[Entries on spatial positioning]
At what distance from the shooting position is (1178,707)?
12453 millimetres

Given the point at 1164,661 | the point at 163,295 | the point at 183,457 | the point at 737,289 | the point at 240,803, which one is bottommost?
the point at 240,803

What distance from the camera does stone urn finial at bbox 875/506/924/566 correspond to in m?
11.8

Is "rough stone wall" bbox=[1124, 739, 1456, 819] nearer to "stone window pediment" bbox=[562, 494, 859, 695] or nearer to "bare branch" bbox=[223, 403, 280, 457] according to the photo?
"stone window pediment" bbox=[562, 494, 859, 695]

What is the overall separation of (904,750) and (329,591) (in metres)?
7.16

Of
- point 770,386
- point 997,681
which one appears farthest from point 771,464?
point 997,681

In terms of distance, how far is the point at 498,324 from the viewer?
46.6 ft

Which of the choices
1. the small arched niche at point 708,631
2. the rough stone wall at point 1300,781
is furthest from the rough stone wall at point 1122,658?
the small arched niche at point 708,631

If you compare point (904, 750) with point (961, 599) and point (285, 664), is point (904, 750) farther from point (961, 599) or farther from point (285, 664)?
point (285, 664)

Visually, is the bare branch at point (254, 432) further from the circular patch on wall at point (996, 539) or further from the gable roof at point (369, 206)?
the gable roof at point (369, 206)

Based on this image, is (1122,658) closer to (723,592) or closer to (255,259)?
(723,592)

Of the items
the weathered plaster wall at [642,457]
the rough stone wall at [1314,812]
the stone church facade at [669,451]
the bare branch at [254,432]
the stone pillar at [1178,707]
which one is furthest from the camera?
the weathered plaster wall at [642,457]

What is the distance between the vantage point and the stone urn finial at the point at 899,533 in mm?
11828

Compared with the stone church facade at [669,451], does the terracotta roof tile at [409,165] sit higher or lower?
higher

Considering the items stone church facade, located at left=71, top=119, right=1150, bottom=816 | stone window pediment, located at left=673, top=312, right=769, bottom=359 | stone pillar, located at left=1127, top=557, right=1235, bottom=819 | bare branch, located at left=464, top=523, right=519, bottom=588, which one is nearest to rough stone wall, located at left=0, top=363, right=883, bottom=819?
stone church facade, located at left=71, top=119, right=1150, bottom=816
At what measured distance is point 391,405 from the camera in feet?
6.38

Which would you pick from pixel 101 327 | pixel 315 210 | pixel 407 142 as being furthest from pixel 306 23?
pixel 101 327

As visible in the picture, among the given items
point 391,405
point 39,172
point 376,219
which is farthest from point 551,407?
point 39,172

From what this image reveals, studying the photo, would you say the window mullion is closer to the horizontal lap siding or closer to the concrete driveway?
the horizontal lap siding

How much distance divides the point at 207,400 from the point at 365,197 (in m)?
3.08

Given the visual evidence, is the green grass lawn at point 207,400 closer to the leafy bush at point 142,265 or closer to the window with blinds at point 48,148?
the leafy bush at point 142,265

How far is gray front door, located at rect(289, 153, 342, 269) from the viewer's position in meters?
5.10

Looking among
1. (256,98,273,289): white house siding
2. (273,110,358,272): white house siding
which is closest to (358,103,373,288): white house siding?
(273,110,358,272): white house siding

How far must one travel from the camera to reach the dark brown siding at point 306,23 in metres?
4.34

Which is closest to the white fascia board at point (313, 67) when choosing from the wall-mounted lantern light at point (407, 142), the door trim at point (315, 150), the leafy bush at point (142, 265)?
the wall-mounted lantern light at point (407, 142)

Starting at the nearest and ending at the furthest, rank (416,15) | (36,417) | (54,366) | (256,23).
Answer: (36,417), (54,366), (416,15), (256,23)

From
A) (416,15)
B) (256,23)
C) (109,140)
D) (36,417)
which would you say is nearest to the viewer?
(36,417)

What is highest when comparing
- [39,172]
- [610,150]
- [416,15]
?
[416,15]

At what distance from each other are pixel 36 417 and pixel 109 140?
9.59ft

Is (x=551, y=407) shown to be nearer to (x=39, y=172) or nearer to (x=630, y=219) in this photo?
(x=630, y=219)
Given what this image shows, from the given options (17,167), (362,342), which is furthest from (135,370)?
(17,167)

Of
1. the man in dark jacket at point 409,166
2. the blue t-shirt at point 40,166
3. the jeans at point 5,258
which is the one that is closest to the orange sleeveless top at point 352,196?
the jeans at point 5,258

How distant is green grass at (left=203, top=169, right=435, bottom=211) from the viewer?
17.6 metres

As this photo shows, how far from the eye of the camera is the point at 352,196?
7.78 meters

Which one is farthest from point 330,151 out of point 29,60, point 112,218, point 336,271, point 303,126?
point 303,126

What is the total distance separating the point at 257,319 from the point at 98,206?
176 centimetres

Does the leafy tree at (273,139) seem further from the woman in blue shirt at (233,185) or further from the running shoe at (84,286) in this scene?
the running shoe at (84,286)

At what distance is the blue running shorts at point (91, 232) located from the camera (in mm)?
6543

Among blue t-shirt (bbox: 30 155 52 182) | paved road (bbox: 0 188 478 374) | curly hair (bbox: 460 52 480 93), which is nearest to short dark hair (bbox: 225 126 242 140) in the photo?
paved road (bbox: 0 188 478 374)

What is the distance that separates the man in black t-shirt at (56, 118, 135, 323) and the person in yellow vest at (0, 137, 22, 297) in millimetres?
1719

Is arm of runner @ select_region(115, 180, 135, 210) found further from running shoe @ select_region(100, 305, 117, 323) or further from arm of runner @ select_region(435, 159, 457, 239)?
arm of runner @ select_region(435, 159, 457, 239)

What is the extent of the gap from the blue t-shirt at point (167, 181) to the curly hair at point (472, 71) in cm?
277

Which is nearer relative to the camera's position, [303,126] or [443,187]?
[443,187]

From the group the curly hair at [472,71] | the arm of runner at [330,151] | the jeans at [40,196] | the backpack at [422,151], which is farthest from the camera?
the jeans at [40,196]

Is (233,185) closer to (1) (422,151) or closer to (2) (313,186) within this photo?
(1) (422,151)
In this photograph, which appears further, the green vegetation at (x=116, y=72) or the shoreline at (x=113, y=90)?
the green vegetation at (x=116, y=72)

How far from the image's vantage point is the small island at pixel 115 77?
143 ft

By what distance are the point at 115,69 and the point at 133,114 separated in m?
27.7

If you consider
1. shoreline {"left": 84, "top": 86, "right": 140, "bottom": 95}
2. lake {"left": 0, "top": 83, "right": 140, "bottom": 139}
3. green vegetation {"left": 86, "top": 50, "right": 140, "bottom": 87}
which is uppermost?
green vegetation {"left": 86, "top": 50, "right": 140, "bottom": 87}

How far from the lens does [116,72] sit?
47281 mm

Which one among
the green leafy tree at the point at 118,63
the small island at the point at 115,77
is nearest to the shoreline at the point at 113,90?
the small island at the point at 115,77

**Task to complete**
Set down the entries above again, word for word.

**Full solution**
At what distance from the shooting position is (1178,707)?
12453 millimetres

Given the point at 1164,661 | the point at 163,295 | the point at 183,457 | the point at 737,289 | the point at 240,803, which one is bottommost?
the point at 240,803

What distance from the camera does stone urn finial at bbox 875/506/924/566 correspond to in m?
11.8

Is "rough stone wall" bbox=[1124, 739, 1456, 819] nearer to "stone window pediment" bbox=[562, 494, 859, 695] or nearer to "bare branch" bbox=[223, 403, 280, 457] according to the photo?
"stone window pediment" bbox=[562, 494, 859, 695]

What is the overall separation of (904,750) and (329,591) (in metres)?
7.16

Of
- point 770,386
- point 997,681
which one appears farthest from point 771,464?
point 997,681

In terms of distance, how far is the point at 498,324 from the viewer?
46.6 ft

Which of the choices
1. the small arched niche at point 708,631
2. the rough stone wall at point 1300,781
is furthest from the rough stone wall at point 1122,658?
the small arched niche at point 708,631

If you compare point (904, 750) with point (961, 599) and point (285, 664), is point (904, 750) farther from point (961, 599) or farther from point (285, 664)?
point (285, 664)

Visually, is the bare branch at point (254, 432) further from the circular patch on wall at point (996, 539) or further from the gable roof at point (369, 206)?
the gable roof at point (369, 206)

Based on this image, is (1122,658) closer to (723,592) or closer to (255,259)?
(723,592)

Of the items
the weathered plaster wall at [642,457]
the rough stone wall at [1314,812]
the stone church facade at [669,451]
the bare branch at [254,432]
the stone pillar at [1178,707]
which one is furthest from the camera?
the weathered plaster wall at [642,457]

What is the distance between the vantage point and the stone urn finial at the point at 899,533 in mm?
11828

Compared with the stone church facade at [669,451], does the terracotta roof tile at [409,165] sit higher or lower?
higher

Considering the items stone church facade, located at left=71, top=119, right=1150, bottom=816 | stone window pediment, located at left=673, top=312, right=769, bottom=359 | stone pillar, located at left=1127, top=557, right=1235, bottom=819 | bare branch, located at left=464, top=523, right=519, bottom=588, which one is nearest to rough stone wall, located at left=0, top=363, right=883, bottom=819?
stone church facade, located at left=71, top=119, right=1150, bottom=816
At what measured distance is point 391,405 from the camera in feet?
6.38

Which would you pick from pixel 101 327 | pixel 315 210 | pixel 407 142 as being furthest from pixel 306 23?
pixel 101 327

As visible in the picture, among the given items
point 391,405
point 39,172
point 376,219
which is farthest from point 551,407?
point 39,172

From what this image reveals, studying the photo, would you say the window mullion is closer to the horizontal lap siding or closer to the concrete driveway?
the horizontal lap siding

How much distance divides the point at 207,400 from the point at 365,197 (in m)?
3.08

Given the visual evidence, is the green grass lawn at point 207,400 closer to the leafy bush at point 142,265 or closer to the window with blinds at point 48,148?
the leafy bush at point 142,265

How far is gray front door, located at rect(289, 153, 342, 269) from the viewer's position in meters?
5.10

Looking among
1. (256,98,273,289): white house siding
2. (273,110,358,272): white house siding
which is closest to (358,103,373,288): white house siding?
(273,110,358,272): white house siding

How far must one travel from the camera to reach the dark brown siding at point 306,23 in metres?
4.34

Which is closest to the white fascia board at point (313, 67) when choosing from the wall-mounted lantern light at point (407, 142), the door trim at point (315, 150), the leafy bush at point (142, 265)?
the wall-mounted lantern light at point (407, 142)

Starting at the nearest and ending at the furthest, rank (416,15) | (36,417) | (54,366) | (256,23).
Answer: (36,417), (54,366), (416,15), (256,23)

From
A) (416,15)
B) (256,23)
C) (109,140)
D) (36,417)
which would you say is nearest to the viewer?
(36,417)

What is highest when comparing
- [39,172]
- [610,150]
- [416,15]
?
[416,15]

At what distance from each other are pixel 36 417 and pixel 109 140?
9.59ft

Is (x=551, y=407) shown to be nearer to (x=39, y=172) or nearer to (x=630, y=219) in this photo?
(x=630, y=219)
Given what this image shows, from the given options (17,167), (362,342), which is furthest from (135,370)?
(17,167)

Of
1. the man in dark jacket at point 409,166
2. the blue t-shirt at point 40,166
3. the jeans at point 5,258
which is the one that is closest to the orange sleeveless top at point 352,196?
the jeans at point 5,258

How distant is green grass at (left=203, top=169, right=435, bottom=211) from the viewer?
17.6 metres

As this photo shows, how far from the eye of the camera is the point at 352,196?
7.78 meters

Which one is farthest from point 330,151 out of point 29,60, point 112,218, point 336,271, point 303,126?
point 303,126

What is the total distance separating the point at 257,319 from the point at 98,206?
176 centimetres

Does the leafy tree at (273,139) seem further from the woman in blue shirt at (233,185) or further from the running shoe at (84,286) in this scene?
the running shoe at (84,286)

At what distance is the blue running shorts at point (91, 232) located from the camera (in mm)?
6543

Among blue t-shirt (bbox: 30 155 52 182) | paved road (bbox: 0 188 478 374) | curly hair (bbox: 460 52 480 93), which is nearest to short dark hair (bbox: 225 126 242 140) in the photo?
paved road (bbox: 0 188 478 374)

What is the distance that separates the man in black t-shirt at (56, 118, 135, 323) and the person in yellow vest at (0, 137, 22, 297) in millimetres?
1719

Is arm of runner @ select_region(115, 180, 135, 210) found further from running shoe @ select_region(100, 305, 117, 323) or further from arm of runner @ select_region(435, 159, 457, 239)?
arm of runner @ select_region(435, 159, 457, 239)

What is the extent of the gap from the blue t-shirt at point (167, 181) to the curly hair at point (472, 71) in cm?
277

Which is nearer relative to the camera's position, [303,126] or [443,187]?
[443,187]

From the group the curly hair at [472,71] | the arm of runner at [330,151] | the jeans at [40,196] | the backpack at [422,151], which is farthest from the camera?
the jeans at [40,196]

Is (233,185) closer to (1) (422,151) or closer to (2) (313,186) within this photo?
(1) (422,151)
In this photograph, which appears further, the green vegetation at (x=116, y=72) or the shoreline at (x=113, y=90)?
the green vegetation at (x=116, y=72)

How far from the image's vantage point is the small island at pixel 115 77?
143 ft

By what distance are the point at 115,69 and the point at 133,114 separated in m?
27.7

If you consider
1. shoreline {"left": 84, "top": 86, "right": 140, "bottom": 95}
2. lake {"left": 0, "top": 83, "right": 140, "bottom": 139}
3. green vegetation {"left": 86, "top": 50, "right": 140, "bottom": 87}
which is uppermost?
green vegetation {"left": 86, "top": 50, "right": 140, "bottom": 87}

How far from the lens does [116,72] sit?
47281 mm

Which one among
the green leafy tree at the point at 118,63
the small island at the point at 115,77
is nearest to the shoreline at the point at 113,90?
the small island at the point at 115,77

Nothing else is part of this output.